-- Passage shown follows --

We conclude, then, that the vessel's fuel supply is not itself an 'export' within the meaning of the constitutional provision. A more difficult question is whether the tax on the sale of fuel to propel the vessel and its cargo is the equivalent of an impost on the cargo. The import-export clause involves more than an exemption from taxes or imposts upon the goods. (Canton R. Co. v. Rogan, 340 U.S. 511, 514, 71 S.Ct. 447, 95 L.Ed. 488 (1951).) The immunity 'runs to the process of exportation and the transactions and documents embraced in it.' (Empresa Siderurgica, S. A. v. County of Merced, supra, 337 U.S. at p. 156, 69 S.Ct. at p. 997.) Various indirect exactions may be the equivalent of a direct tax on the export commodity. A stamp tax on foreign bills of lading was nullified as the equivalent of a tax on the merchandise covered by the bills. (Fairbank v. United States, 181 U.S. 283, 21 S.Ct. 648, 45 L.Ed. 862 (1901).) A stamp tax on charter parties in foreign commerce has been invalidated, being 'in substance a tax on the exportation; and a tax on the exportation is a tax on the exports.' (United States v. Hvoslef, 237 U.S. 1, 17, 35 S.Ct. 459, 59 L.Ed. 813 (1915).) A stamp tax on insurance policies covering exports was rejected, being 'as much a burden on exporting as if it were laid on the charter parties, the bills of lading, or the goods themselves.' (Thames & Mersey Marine Ins. Co. v. United States, 237 U.S. 19, 27, 35 S.Ct. 496, 499, 59 L.Ed. 821 (1915).)

On the other hand, an indirect exaction was sustained in Canton R. Co. v. Rogan, supra. There the taxpayer, a railroad, contested a state gross receipts tax measured in part by revenue from handling export goods and rental of dockside loading facilities. Denying exemption, the court stated: 'But the present tax is not on the articles of import and export; nor is it the equivalent of a direct tax on the articles * * *. The difference is that in the present case the tax is not on the goods, but on the handling of them at the port. An article may be an export and immune from a tax long before or long after it reaches the port. But when the tax is on activities connected with the export or import the range of immunity cannot be so wide.

-- Passage shown concluded --
-- Information provided follows --

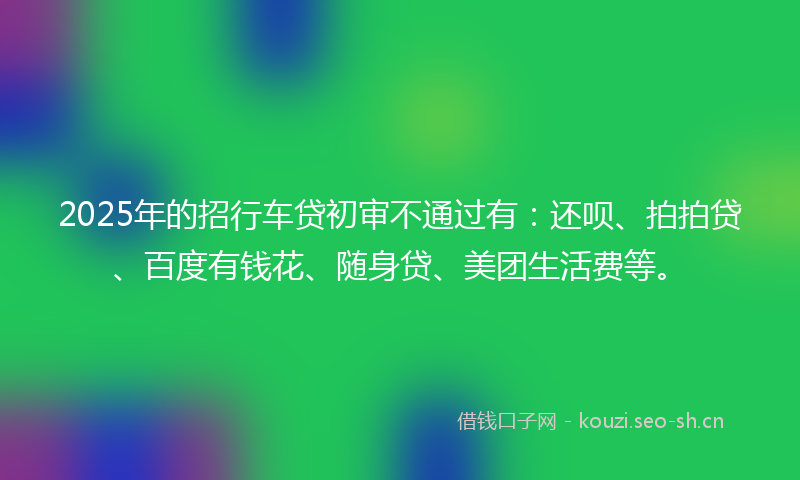 2025年的招行车贷初审不通过有：还呗、拍拍贷、百度有钱花、随身贷、美团生活费等。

-- Information provided concluded --

# Written task
Retype the part of the import-export clause passage starting at "On the other" and ending at "be so wide.".

# Written reply
On the other hand, an indirect exaction was sustained in Canton R. Co. v. Rogan, supra. There the taxpayer, a railroad, contested a state gross receipts tax measured in part by revenue from handling export goods and rental of dockside loading facilities. Denying exemption, the court stated: 'But the present tax is not on the articles of import and export; nor is it the equivalent of a direct tax on the articles * * *. The difference is that in the present case the tax is not on the goods, but on the handling of them at the port. An article may be an export and immune from a tax long before or long after it reaches the port. But when the tax is on activities connected with the export or import the range of immunity cannot be so wide.